Welcome to Hey, Teach! It's a little corner at the intersection of pedagogy (mostly), teaching and learning (not the same things enough of the time), spirituality, poetry, art, powerlifting, activism, my dog, knitting and random memes that make me laugh (in other words, all the other ways I spend my time, and the things that fill me back up when my cup has decidedly decided to stop overflowing). It's admittedly a lot of intersections.
I happen to really like intersections. Four-way stops, out of all the possible ways to keep traffic flowing in a not-murder-y way, are my absolute favorite. They always have been. (Plus, I am very given to having lots of favorite random things. Punctuation marks. Onomatopoeic words. Shades of red. Sections of poems or novels, but not usually the whole novel/ poem/ etc. Moments in history. Epidemics. (PS: Black Plague FTW, everytime.) What can I say? I'm not an uncomplicated woman.)
Anyhow: four-way stops, and the reasons why I like them:
1. I think it looks like a courtly country dance, like in them there Jane Austen novels, when all the cars take their turn at just the right time.
2. You can go in any direction*.
And that's kind of my point: teaching is the most dynamic, living thing I know how to do. It is the four-way stop at the very, very, VERY weird pause between childhood and adulting all over the place, and it goes in every direction but the one you thought it would. It's a symphony, with moonstruck players and no sense of time and a rhythm section completely bent on its own way--until it isn't, and it's magical instead. (Sometimes it's so crazy magical that I feel like I'm standing at some weird Sinai moment, where an entirely new and breathtaking revelation is happening RIGHT IN FRONT OF ME, except that it's happening to a freshman who stepped out to pick the zit on his chin and now has a little bloody scab he's trying really hard to hide.) It's divinely frustrating. It requires the most patience, the most goodwill, the most humility I've ever had to muster on the regular in my whole life. I love it with a passion, and when I think about giving it up and finding something that might involve less grading and more adults, I end up meeting up with other groups of teachers, and then I think: these people are my MOTHERTRUCKING* TRIBE. Teaching, working, learning with kids: it's my gift of love back to the Universe.

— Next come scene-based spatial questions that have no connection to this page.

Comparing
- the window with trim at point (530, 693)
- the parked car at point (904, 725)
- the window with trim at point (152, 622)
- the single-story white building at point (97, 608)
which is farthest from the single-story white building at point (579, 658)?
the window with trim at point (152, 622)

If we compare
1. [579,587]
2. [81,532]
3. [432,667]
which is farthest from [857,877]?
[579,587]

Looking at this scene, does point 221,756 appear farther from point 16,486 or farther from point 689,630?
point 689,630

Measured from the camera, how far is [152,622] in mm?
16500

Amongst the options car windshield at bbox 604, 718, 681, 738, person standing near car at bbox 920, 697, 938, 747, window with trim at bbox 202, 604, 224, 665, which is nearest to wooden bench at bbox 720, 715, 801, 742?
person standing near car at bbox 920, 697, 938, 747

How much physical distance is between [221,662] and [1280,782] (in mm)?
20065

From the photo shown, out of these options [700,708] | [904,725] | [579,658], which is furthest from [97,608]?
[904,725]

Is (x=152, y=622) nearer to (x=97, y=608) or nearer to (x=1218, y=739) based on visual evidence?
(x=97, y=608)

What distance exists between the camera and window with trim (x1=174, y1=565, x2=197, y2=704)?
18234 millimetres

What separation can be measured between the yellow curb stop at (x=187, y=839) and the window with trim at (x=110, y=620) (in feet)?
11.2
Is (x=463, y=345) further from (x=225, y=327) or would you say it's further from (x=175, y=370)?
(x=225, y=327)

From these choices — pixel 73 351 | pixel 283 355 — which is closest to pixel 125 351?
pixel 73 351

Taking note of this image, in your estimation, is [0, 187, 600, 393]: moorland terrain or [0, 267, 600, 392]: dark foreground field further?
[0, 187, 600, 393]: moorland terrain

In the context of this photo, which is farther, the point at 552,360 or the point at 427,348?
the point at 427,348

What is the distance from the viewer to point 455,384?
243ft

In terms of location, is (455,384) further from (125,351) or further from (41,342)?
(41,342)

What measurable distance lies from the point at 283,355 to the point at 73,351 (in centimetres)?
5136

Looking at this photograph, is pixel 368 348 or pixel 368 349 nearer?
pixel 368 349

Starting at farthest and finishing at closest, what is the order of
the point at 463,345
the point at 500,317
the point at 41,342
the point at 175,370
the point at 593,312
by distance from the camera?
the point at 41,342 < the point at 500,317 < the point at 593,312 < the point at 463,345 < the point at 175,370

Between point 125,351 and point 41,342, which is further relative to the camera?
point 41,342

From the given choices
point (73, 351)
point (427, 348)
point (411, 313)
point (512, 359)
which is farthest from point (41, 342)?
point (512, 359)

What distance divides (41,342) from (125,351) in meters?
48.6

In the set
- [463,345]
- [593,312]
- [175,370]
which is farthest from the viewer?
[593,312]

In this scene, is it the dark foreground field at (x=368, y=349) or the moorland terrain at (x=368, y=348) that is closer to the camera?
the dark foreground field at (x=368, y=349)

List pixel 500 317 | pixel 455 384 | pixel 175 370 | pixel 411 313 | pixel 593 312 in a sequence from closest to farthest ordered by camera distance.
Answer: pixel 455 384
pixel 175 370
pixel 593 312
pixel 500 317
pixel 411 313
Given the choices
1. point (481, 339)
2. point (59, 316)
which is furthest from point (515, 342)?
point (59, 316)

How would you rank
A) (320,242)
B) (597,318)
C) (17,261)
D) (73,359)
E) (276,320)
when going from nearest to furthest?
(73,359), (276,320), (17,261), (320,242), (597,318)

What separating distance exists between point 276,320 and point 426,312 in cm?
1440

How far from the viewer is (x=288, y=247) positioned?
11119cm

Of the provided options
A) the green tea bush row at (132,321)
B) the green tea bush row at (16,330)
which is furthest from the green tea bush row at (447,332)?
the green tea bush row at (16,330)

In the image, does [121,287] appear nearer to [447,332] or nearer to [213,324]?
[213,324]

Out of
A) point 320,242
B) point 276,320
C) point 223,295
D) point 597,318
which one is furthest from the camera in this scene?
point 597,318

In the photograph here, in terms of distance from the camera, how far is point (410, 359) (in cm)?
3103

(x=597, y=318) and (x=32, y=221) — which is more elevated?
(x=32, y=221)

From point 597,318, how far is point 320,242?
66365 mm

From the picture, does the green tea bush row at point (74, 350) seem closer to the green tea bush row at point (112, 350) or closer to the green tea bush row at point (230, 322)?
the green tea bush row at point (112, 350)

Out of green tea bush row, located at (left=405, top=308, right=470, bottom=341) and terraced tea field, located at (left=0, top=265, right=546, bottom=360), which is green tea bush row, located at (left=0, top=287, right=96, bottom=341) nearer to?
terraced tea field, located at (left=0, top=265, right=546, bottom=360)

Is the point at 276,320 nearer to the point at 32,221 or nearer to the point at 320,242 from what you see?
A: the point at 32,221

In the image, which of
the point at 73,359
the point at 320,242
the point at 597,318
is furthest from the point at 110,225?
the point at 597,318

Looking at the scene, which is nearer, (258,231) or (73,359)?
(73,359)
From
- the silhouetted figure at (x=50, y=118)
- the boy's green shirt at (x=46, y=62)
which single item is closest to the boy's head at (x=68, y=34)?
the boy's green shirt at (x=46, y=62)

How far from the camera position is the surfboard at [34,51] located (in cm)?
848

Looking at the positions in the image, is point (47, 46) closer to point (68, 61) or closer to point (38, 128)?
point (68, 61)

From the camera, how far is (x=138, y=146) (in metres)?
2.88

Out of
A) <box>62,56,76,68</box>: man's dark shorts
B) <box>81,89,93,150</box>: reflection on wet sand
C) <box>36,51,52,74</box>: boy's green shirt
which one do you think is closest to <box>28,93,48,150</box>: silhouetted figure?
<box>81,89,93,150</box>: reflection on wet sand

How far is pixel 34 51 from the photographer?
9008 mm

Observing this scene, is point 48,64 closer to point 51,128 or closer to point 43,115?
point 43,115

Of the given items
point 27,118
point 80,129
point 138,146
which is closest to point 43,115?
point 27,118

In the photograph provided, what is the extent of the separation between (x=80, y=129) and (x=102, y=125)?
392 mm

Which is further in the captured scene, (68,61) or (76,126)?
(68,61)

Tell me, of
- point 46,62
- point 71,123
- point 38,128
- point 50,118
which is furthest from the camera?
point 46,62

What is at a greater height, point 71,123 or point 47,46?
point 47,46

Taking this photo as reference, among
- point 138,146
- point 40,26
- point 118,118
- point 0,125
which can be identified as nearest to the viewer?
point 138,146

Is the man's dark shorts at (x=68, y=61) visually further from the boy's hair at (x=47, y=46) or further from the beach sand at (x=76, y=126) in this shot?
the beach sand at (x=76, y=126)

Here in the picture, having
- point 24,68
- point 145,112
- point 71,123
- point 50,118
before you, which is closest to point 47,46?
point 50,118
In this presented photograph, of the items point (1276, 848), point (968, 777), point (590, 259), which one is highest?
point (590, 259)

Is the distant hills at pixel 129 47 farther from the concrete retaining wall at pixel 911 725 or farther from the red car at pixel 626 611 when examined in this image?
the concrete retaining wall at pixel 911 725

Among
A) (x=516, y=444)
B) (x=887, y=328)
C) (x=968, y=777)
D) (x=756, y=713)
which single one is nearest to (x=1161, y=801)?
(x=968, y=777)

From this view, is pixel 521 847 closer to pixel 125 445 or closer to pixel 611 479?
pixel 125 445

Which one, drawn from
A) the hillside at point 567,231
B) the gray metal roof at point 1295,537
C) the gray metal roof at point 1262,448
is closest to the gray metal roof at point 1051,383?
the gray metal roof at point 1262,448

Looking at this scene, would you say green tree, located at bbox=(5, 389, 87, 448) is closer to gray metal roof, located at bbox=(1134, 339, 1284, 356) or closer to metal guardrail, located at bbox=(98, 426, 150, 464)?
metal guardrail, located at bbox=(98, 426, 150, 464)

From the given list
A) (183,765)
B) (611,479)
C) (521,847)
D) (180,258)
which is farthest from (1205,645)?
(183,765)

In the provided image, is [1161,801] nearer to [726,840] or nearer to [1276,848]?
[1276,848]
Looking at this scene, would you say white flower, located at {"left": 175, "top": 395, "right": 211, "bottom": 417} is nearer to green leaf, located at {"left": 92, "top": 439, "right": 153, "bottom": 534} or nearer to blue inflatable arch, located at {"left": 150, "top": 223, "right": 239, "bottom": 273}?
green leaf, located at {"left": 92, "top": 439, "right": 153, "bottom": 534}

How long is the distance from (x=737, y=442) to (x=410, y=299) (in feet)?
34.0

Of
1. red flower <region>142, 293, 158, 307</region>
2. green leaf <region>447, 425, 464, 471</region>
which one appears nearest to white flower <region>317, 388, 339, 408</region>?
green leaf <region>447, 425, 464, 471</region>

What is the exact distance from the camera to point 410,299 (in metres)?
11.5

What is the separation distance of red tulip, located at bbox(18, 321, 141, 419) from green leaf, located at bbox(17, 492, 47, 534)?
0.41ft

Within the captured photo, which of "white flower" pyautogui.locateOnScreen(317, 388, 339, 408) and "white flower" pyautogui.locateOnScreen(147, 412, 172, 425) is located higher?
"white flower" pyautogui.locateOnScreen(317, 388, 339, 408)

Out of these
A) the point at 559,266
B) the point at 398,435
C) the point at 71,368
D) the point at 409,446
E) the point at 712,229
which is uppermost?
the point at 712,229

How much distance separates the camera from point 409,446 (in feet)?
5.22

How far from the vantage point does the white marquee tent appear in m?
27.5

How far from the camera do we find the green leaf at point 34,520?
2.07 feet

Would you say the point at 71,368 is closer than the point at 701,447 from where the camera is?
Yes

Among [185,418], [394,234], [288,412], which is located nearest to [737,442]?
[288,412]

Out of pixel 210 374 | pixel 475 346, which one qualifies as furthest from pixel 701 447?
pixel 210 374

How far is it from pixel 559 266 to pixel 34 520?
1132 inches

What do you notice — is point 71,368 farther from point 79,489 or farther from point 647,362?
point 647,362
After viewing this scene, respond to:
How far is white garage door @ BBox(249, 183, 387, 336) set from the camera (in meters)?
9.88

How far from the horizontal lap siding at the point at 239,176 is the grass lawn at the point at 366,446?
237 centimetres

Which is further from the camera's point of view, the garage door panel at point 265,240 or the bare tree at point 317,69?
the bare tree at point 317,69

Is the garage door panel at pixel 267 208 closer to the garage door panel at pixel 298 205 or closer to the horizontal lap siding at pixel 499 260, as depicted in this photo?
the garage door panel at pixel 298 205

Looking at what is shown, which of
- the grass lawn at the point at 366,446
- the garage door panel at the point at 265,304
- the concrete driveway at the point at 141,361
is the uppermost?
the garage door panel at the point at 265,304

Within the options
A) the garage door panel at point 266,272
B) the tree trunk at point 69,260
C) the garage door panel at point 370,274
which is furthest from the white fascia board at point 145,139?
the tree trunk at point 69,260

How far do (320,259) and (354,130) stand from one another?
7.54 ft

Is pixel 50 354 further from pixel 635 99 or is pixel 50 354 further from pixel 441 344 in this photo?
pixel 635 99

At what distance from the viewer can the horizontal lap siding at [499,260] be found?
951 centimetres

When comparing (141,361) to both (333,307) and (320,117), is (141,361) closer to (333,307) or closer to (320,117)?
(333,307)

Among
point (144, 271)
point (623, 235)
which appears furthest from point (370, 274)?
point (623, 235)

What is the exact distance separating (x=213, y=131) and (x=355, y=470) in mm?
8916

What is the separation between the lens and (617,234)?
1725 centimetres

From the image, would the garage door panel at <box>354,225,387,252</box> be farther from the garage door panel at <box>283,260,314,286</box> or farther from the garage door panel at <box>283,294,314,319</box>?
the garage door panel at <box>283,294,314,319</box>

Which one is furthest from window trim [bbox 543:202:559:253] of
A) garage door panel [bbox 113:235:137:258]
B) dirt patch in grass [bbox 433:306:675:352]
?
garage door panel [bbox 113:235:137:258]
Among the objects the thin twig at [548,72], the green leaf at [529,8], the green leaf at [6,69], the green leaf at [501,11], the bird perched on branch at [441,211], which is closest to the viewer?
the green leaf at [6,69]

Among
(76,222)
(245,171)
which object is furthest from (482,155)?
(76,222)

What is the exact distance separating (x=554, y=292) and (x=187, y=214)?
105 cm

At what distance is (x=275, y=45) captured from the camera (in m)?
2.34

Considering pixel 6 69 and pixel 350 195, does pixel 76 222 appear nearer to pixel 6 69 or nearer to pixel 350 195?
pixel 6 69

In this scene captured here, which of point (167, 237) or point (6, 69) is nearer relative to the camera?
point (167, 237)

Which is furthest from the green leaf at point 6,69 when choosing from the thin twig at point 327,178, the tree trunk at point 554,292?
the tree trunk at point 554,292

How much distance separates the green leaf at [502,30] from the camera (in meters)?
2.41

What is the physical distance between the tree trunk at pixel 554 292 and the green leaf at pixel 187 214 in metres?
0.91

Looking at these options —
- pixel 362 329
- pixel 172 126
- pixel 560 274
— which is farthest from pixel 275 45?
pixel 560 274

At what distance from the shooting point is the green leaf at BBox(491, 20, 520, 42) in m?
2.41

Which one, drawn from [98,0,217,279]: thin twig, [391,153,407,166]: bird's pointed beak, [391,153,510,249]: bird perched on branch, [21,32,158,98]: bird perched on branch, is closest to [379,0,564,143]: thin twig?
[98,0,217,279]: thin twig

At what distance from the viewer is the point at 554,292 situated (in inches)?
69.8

It's SO FARTING COMPLICATED, is also my point. (One of them.) (By the way, my favorite punctuation mark is the parentheses, followed closely by the semicolon.) And because it's complex, because it involves real dynamics of power, authority, oppression and all the accompanying psychology those states engender--I think we forget that it's ALSO a form of art, or at least can have this transcendent invitation to make it so.
Or, sometimes, we keep it smaller than it wants to be, keep it focused on grading and content and standards till we choke out all the sparkle that comes in softly through the weird little cracks of a 9th grade class room.
Or, sometimes we only see the crazy-making administrators, the shirty schedules that have you in the classroom from 7:15-1:30 with a 15-minute break to pee and eat. the wildly unhelpful meetings, the new protocols that replaced last year's protocols that replaced the ones we had from five years ago that no one remembers why we stopped using in the first place. For every forced comment, for every random bit of iron-clad pedagogy that promises to perfect and protect every second of classroom time from now till the Messiah rings the end-of-school bell but irons out all the wrinkles and folds that make up the kids in YOUR room---
Teaching is as intersectional, as inspired, as bold and juicy and dark and real as we allow ourselves to be. It's the crack and the light; it's the breach and the man brave enough to stand in it; it's the arena and the gladiator ALL AT THE SAME TIME.
And I want to revel in it, talk about it, moan about it, maybe light a quiet light in a weird little corner of the Internet to maybe get you to fall back in love with it. Or if not, then tell me why you can't love it anymore, and we'll talk about it. Or something entirely different that I can't even imagine yet but might be better than what I'm thinking: this is a four-way stop of a blog, after all.
*=I know, not every direction. Down with your fascist literalism!*a
*a=No, I know, you're not really a fascist.
**=I'm trying really hard not to cuss, because I think my mom might be the only one to ever read this blog.